One of our credible sources who has been working with us on Ceesay situation has told The Fatu Network that the State is refusing anyone to have access to the journalist either directly or indirectly. One of the sources who saw Alhagie Ceesay on his hospital bed said the journalist was gravely ill. This was also confirmed by loved ones and his media colleagues who saw him few days ago.
But apparently even our sources within the security network have all declined to make a tacit comment about Alhagie’s situation. Interestingly, Journalist Alhagie Ceesay has not been seen since his release from hospital a few days ago.
The family is said to be seriously concerned about Alhagie’s situation and that they have solicited support to prevail on The Gambia Government to get him released.
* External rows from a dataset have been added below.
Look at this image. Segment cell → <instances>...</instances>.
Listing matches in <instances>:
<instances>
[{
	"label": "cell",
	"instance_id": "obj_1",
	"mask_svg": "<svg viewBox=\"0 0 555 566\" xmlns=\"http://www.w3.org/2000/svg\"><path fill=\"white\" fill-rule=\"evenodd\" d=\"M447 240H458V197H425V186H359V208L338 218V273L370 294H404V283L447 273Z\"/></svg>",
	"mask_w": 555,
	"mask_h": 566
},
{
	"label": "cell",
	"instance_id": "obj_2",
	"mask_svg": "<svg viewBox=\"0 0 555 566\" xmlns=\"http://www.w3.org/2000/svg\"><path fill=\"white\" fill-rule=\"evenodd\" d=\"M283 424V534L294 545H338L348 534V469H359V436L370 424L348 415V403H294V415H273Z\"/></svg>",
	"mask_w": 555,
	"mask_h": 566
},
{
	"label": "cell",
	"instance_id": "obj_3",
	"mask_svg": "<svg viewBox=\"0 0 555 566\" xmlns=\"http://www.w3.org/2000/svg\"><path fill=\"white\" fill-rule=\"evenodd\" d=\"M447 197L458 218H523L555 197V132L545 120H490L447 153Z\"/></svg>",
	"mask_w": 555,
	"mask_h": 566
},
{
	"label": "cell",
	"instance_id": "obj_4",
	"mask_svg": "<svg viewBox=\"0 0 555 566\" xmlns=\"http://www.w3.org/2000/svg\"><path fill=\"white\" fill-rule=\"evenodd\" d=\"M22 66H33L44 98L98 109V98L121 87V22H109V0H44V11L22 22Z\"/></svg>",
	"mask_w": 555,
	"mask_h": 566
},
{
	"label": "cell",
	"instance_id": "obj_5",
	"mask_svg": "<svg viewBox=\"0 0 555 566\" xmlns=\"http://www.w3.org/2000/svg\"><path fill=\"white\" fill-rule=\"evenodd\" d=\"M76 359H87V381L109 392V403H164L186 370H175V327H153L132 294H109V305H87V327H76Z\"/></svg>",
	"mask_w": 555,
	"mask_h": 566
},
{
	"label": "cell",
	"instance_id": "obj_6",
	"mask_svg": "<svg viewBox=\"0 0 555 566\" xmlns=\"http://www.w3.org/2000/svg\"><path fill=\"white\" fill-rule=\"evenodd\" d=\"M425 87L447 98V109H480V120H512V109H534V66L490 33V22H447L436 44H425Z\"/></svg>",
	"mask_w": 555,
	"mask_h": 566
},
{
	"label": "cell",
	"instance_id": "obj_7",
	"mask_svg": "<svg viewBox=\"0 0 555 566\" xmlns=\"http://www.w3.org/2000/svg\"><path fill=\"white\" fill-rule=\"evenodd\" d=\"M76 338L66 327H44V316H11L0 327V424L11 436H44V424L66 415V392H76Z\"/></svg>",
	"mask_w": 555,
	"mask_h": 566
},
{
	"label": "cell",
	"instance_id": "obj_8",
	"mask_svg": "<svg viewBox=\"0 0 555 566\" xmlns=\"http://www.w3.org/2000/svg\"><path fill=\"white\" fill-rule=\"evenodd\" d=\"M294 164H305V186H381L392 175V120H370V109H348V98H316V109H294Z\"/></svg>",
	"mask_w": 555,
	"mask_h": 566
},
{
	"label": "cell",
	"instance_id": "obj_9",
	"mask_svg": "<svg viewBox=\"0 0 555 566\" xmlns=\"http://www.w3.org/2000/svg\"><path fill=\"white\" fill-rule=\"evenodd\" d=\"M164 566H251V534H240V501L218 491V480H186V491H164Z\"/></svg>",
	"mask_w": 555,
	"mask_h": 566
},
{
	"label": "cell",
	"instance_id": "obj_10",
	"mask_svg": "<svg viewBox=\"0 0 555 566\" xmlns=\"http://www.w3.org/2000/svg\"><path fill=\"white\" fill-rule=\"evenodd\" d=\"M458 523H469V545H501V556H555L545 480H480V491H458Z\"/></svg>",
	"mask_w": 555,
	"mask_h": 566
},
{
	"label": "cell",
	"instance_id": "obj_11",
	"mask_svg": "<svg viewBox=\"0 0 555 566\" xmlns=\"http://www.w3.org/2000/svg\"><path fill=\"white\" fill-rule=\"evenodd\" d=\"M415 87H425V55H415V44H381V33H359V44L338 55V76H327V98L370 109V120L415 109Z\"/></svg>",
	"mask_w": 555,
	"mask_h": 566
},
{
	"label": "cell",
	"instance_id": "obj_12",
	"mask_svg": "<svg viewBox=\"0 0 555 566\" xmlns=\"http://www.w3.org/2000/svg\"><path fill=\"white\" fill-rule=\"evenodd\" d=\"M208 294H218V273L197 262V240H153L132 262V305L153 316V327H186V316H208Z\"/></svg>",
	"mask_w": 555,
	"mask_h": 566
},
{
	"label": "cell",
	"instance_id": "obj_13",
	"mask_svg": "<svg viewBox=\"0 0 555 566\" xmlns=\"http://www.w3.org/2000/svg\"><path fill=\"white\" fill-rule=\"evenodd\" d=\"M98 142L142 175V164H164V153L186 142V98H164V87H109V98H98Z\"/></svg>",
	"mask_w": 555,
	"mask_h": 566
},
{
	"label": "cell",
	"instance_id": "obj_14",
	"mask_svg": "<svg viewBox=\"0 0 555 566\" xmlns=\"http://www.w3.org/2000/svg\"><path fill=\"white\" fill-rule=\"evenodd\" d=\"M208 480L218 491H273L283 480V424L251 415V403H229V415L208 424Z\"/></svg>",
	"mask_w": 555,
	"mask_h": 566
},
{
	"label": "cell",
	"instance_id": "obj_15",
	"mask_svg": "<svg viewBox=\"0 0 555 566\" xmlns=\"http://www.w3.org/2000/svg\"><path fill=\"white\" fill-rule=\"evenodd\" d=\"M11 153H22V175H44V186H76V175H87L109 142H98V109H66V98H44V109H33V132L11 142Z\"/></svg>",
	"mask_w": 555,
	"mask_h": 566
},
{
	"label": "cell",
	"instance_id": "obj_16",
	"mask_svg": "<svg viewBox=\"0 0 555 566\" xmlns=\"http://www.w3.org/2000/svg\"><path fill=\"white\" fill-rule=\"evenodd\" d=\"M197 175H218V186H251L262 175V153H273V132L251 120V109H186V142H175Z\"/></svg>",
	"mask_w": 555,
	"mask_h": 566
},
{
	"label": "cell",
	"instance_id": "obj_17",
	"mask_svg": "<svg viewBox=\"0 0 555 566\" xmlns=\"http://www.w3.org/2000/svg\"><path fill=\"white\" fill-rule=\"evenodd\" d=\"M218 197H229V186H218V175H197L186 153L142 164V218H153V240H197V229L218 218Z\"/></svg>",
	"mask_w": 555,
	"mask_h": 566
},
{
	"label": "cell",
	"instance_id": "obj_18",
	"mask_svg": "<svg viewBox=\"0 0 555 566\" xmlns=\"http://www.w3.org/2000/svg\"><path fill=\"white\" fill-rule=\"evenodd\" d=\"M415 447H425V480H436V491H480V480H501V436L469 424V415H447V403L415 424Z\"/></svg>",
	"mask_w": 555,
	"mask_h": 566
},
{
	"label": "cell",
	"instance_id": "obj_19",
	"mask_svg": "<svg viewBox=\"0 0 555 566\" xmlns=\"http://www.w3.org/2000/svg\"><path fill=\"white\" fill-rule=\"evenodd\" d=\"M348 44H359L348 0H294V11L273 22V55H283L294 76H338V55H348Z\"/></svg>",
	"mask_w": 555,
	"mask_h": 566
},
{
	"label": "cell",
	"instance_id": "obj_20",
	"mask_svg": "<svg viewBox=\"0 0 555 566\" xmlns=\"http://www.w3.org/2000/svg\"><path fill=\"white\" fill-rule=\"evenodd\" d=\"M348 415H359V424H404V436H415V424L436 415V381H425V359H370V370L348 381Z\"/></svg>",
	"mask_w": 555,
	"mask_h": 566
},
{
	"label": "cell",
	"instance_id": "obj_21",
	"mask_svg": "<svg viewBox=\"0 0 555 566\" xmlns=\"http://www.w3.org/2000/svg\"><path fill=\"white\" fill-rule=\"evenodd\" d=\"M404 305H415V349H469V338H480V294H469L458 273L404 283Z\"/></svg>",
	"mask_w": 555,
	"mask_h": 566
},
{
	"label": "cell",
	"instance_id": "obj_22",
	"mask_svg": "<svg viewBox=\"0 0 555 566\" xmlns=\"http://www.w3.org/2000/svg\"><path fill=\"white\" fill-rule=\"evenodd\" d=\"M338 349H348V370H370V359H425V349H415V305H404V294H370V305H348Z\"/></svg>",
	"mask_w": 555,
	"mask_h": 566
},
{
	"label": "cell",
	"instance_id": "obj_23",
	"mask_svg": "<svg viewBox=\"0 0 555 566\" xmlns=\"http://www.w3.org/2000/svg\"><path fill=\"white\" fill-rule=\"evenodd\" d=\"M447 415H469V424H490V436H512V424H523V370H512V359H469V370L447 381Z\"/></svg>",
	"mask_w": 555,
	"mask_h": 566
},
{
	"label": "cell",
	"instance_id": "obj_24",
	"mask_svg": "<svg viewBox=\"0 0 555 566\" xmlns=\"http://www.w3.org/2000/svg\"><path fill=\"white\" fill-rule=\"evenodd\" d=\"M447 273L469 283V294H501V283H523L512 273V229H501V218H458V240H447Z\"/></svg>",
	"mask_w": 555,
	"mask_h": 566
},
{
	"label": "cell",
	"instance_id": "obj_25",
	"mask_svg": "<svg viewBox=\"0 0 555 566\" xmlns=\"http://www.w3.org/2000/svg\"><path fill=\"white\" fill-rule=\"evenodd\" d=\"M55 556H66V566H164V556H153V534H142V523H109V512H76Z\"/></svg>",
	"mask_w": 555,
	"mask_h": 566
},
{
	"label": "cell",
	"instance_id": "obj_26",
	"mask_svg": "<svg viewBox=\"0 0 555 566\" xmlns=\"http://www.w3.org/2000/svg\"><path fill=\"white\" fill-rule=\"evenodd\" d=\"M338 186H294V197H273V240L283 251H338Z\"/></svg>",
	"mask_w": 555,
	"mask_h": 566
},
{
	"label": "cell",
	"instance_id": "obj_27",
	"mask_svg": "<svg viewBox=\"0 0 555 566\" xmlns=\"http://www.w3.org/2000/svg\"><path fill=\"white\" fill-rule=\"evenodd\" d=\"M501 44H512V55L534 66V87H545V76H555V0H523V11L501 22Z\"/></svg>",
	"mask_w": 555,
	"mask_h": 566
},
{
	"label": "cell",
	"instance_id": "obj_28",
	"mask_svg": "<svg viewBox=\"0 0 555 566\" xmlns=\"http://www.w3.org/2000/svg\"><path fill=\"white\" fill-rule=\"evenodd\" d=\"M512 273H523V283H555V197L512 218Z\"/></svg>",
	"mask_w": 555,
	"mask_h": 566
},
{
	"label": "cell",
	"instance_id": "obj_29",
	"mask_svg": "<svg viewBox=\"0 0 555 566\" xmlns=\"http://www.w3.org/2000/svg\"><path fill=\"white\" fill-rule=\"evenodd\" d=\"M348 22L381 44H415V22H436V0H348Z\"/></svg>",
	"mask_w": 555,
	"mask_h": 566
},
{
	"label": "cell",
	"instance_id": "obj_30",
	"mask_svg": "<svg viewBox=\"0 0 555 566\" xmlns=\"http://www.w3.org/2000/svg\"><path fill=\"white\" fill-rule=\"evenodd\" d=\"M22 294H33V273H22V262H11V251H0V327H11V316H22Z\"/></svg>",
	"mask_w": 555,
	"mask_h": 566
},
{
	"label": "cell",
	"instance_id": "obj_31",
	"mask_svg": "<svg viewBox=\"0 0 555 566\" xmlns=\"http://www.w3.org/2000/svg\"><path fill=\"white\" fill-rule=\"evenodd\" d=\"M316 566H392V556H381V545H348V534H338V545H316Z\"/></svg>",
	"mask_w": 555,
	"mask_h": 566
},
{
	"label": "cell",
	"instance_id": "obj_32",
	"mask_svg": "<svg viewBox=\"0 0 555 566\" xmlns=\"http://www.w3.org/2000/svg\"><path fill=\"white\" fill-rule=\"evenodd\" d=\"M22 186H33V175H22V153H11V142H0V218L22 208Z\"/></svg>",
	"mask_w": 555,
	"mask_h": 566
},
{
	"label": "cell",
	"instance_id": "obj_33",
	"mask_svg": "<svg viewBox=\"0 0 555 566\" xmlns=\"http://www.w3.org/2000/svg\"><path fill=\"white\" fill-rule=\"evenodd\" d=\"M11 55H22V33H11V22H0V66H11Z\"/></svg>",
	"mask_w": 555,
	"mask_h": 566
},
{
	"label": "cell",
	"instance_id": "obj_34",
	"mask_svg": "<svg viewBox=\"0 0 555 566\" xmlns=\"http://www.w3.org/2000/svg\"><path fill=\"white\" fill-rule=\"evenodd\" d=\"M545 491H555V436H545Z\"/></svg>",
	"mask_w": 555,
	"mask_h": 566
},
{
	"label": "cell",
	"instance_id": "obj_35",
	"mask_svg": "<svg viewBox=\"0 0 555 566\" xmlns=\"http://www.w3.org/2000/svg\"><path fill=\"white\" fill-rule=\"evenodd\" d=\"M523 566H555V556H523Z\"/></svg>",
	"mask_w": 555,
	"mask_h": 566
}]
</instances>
There are also concerns that his health condition might have deteriorated so badly that the prison authorities are not allowing anyone to have access to him.
When contacted for reaction, Jeffrey Smith, an international human rights consultant who has worked closely with Gambian activists said “That Alagie Ceesay remains arbitrarily detained after nine months is both a monumental injustice and entirely unsurprising. The Jammeh regime has proven itself over the course of more than two decades that it cares little for the basic human rights of Gambians, least of which journalists and perceived dissidents in the country”. Smith added that “In fact, today, April 10, is the anniversary of the year 2000 student massacre in which Gambian security forces opened fire on peaceful protesters, killing 14 youths. If the Gambian security apparatus brazenly guns down people in broad daylight, one can imagine the terror being inflicted on Alagie Ceesay behind prison walls”.
Alhagie’s case is a stark reminder of the brutal realities of life in this impoverished country of 1.8 million inhabitants, and journalists have undoubtedly taken the brunt of the madness – President Yahya Jammeh, it seems has truly made good on his promise that “They talk about rights, human rights, and freedom of the press, and say that this country is a hell for journalists. There are freedoms and responsibilities. The journalists are less than 1 percent of the population, and if anybody expects me to allow less than 1 percent of the population to destroy 99 percent of the population, you are in the wrong place.” The Gambia is branded by Human Rights and journalist rights groups as the worst country for journalists – none like it in Africa. Since his coming to power in a military coup in 1994, hundreds of journalists have fled, essentially wiping the entire country of any semblance of an independent press. Except for Foroyaa Newspaper whose journalists write under the shied of the opposition PDOIS political party, none other dares even highlight the cases of missing, killed, tortured, illegally detained, and disappeared Gambians in whose circumstance the government is suspected to have had a hand. The ones that fled are the lucky ones – renown journalist Deyda Hydara and journalist Ebrima Chief Manneh were not so lucky – the former was murdered in cold blood while the latter’s disappearance has still not been solved, Yahya Jammeh’s involvement in both crimes being pretty all but confirmed at this point.
The Fatu Network is monitoring the situation and will keep you all posted.